Das Fazit von Alexander Dilthey ist eindeutig: „Hätte es im Juli 2021 konsequent Sequenzierung gegeben, hätten wir gewusst, wie wichtig Tests sind. Viele dieser Ansteckungen wären verhindert worden.“Aber in Deutschland – im Gegensatz zu Großbritannien – habe man die genetische Analyse von Coronaviren lange unterschätzt. „Ein Versäumnis“, so Dilthey, denn diese beiden Gruppen mit insgesamt 106 Menschen waren immerhin 12 Prozent aller Infizierten in jenem Monat – und nicht etwa Einzelfälle.

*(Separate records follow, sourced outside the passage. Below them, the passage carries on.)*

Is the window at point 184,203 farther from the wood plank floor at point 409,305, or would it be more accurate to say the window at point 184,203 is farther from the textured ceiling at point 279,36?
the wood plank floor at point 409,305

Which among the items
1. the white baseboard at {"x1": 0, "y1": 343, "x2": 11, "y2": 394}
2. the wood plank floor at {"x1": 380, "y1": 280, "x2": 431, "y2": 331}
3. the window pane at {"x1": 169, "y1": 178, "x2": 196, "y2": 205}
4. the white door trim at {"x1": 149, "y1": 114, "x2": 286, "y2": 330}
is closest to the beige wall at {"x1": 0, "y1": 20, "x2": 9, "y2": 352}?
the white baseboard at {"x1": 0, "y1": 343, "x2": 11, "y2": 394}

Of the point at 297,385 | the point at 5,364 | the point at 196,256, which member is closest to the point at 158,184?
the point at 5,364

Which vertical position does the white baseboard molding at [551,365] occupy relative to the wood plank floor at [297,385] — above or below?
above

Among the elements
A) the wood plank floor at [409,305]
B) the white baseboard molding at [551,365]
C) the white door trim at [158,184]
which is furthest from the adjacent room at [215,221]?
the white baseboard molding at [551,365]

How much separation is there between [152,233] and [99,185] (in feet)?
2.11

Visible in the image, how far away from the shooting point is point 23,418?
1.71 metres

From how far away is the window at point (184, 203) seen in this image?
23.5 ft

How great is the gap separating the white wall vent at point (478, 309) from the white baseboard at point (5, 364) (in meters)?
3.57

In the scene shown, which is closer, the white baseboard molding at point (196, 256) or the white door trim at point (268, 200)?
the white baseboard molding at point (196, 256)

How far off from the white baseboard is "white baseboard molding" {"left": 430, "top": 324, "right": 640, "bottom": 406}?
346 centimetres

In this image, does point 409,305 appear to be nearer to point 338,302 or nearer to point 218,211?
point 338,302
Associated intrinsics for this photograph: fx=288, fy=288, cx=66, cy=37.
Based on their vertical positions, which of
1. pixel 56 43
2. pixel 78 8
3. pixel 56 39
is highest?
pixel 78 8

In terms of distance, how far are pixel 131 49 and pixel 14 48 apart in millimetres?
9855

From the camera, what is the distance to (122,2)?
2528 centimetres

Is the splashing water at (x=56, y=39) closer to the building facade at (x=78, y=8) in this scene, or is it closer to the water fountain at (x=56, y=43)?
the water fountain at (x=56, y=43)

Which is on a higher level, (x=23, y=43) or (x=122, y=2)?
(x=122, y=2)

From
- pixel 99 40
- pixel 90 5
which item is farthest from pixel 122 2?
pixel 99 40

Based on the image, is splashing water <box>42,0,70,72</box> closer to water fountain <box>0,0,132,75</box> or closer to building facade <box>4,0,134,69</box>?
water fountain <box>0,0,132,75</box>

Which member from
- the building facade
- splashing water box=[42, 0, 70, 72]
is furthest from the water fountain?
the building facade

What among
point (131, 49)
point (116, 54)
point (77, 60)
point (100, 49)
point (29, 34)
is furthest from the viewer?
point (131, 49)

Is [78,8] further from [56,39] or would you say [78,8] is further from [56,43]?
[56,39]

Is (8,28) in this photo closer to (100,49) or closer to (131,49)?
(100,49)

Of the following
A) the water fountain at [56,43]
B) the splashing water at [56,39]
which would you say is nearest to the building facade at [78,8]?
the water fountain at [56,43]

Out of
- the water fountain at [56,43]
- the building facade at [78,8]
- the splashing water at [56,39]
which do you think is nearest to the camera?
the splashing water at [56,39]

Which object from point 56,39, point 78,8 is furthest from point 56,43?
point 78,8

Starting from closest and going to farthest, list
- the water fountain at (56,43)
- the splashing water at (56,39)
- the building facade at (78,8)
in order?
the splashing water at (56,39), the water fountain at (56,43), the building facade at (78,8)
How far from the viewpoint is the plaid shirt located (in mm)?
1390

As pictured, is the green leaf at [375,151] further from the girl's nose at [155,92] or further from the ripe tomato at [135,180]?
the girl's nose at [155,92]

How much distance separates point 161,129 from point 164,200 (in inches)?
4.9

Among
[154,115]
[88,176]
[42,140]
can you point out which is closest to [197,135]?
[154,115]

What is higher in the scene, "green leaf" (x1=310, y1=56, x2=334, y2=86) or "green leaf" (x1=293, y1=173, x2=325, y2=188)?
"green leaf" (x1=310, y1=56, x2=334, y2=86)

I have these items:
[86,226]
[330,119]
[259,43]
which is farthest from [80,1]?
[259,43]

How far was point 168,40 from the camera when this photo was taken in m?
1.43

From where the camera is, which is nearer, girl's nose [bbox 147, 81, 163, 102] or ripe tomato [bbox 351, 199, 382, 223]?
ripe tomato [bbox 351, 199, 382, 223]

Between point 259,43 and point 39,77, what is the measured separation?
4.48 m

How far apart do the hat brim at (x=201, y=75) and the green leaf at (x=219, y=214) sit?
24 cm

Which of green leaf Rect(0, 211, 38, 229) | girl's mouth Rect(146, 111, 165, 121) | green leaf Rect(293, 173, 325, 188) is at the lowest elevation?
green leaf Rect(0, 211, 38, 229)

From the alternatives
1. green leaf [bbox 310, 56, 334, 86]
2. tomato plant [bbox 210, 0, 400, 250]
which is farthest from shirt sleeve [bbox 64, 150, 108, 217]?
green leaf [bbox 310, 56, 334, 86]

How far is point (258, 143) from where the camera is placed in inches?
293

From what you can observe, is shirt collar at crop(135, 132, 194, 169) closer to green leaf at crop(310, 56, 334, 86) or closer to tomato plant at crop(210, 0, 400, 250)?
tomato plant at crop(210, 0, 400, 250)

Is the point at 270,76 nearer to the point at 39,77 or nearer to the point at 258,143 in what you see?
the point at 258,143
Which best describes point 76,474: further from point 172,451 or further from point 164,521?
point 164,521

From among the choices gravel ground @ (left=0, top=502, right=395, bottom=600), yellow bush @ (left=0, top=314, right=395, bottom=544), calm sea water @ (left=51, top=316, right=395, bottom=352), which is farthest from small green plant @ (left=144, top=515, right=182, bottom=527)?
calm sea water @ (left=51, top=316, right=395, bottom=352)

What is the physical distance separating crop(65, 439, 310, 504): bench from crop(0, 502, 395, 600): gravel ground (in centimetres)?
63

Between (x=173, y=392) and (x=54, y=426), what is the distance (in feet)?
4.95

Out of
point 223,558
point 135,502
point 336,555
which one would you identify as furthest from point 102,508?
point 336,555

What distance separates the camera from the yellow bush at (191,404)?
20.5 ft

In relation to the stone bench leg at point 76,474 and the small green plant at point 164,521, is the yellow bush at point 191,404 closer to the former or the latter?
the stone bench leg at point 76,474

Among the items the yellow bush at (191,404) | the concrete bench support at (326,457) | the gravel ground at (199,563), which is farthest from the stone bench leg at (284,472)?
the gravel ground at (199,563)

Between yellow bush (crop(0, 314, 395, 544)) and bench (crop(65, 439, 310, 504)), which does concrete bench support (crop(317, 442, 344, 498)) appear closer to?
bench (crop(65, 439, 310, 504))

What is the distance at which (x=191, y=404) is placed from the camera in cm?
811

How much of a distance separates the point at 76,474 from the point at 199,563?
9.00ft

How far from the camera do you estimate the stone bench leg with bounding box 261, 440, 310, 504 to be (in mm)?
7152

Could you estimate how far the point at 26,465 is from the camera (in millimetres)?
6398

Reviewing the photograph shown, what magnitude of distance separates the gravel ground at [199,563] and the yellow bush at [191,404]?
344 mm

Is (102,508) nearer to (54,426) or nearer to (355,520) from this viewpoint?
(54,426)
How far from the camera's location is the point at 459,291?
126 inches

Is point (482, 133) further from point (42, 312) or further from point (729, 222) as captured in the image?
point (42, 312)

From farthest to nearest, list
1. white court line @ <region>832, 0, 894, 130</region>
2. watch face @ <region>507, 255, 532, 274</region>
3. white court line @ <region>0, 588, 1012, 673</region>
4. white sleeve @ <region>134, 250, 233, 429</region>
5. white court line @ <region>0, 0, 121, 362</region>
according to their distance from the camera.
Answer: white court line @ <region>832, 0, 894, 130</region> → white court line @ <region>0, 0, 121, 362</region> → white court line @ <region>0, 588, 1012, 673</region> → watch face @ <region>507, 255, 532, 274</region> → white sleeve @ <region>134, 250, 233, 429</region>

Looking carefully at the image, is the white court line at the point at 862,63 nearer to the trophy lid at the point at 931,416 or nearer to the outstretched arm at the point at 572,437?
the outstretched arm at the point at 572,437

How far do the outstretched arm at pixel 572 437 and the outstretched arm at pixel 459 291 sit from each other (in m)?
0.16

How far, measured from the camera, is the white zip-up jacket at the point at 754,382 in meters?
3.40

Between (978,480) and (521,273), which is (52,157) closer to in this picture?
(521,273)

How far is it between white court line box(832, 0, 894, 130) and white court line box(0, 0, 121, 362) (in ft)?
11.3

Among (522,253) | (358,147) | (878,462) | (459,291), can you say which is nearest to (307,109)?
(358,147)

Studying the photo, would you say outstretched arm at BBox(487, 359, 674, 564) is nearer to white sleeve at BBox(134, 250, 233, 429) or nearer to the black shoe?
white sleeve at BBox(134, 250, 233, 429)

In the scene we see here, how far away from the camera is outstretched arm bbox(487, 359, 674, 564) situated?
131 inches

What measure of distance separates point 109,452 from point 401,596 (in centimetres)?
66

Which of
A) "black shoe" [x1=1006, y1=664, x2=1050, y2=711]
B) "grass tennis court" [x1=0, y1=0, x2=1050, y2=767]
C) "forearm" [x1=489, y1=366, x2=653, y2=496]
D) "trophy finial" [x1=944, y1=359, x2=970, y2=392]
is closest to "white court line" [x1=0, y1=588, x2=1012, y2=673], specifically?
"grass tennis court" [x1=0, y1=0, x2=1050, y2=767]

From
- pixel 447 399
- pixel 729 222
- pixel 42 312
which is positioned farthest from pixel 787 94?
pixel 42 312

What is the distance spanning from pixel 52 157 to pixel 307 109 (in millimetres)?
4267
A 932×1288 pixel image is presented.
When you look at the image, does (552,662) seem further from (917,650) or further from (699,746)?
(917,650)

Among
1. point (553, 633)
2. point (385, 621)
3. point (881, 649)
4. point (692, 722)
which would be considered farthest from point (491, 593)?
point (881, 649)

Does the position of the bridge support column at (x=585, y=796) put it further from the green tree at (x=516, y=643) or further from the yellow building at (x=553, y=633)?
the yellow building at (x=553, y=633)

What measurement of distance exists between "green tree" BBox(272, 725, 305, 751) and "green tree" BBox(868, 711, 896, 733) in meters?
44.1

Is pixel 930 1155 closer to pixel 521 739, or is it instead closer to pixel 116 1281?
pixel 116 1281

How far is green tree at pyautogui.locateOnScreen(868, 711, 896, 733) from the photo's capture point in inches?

Die Software, die die Wissenschaftler für die automatische Analyse
ihrer Daten entwickelt haben, hat Zukunftspotenzial – jenseits von Corona. Auch andere Infektionsketten, beispielsweise von multiresistenten Krankenhauskeimen, ließen sich dadurch nachweisen. So könne man sehen, wo genau im Krankenhaus oder beim Transport von einer Klinik zu einer anderen Ansteckung besonders häufig sei. Dadurch ließen sich Patienten besser schützen.
Mittlerweile nutzt Alexander Dilthey seine wissenschaftliche Expertise auch auf anderem Gebiet: In Oxford gründete er mit Partnern ein Unternehmen, das eine Methode entwickelt hat, einen Ausschnitt des menschlichen Genoms kostengünstig zu analysieren – und zwar speziell den Teil, der das Immunsystem bildet. 500 000 Freiwillige in Großbritannien haben an dem Projekt bisher teilgenommen, ließen ihre Gene sequenzieren und weitere umfangreiche Gesundheitsdaten speichern. „Dadurch wissen wir genauer, welche Faktoren beim Entstehen von Krankheiten eine Rolle spielen“, so Dilthey. Die Lizenz für das Verfahren haben die Gründer mittlerweile an ein Biotec-Unternehmen verkauft.
Die Erkenntnis, wie „extrem wertvoll“Daten sein können, in wissenschaftlichem wie im wirtschaftlichen Kontext, wird der Düsseldorfer Forscher jetzt zur Startup-Woche mitnehmen. Dort will er am kommenden
Mittwoch Gründern vermitteln, „dass gute Datenprojekte häufig mit einer Vision starten“. Und er wird wohl nebenbei auch von dem von ihm mitgegründeten Unternehmen berichten, das Firmen eine Software bietet, mit der Daten analysiert werden können. Konkretes Beispiel: Ein Hersteller, der sein Produkt über Google anbieten will, muss entscheiden, wie viel er bereit ist zu zahlen, um möglichst weit oben in der Suchmaschine aufzutauchen. Heißt: Er muss wissen, wie viel der Klick eines potenziellen Kunden wert ist und danach ein Gebot abgeben. Erkenntnisse, die für viele Gründer interessant sein dürften.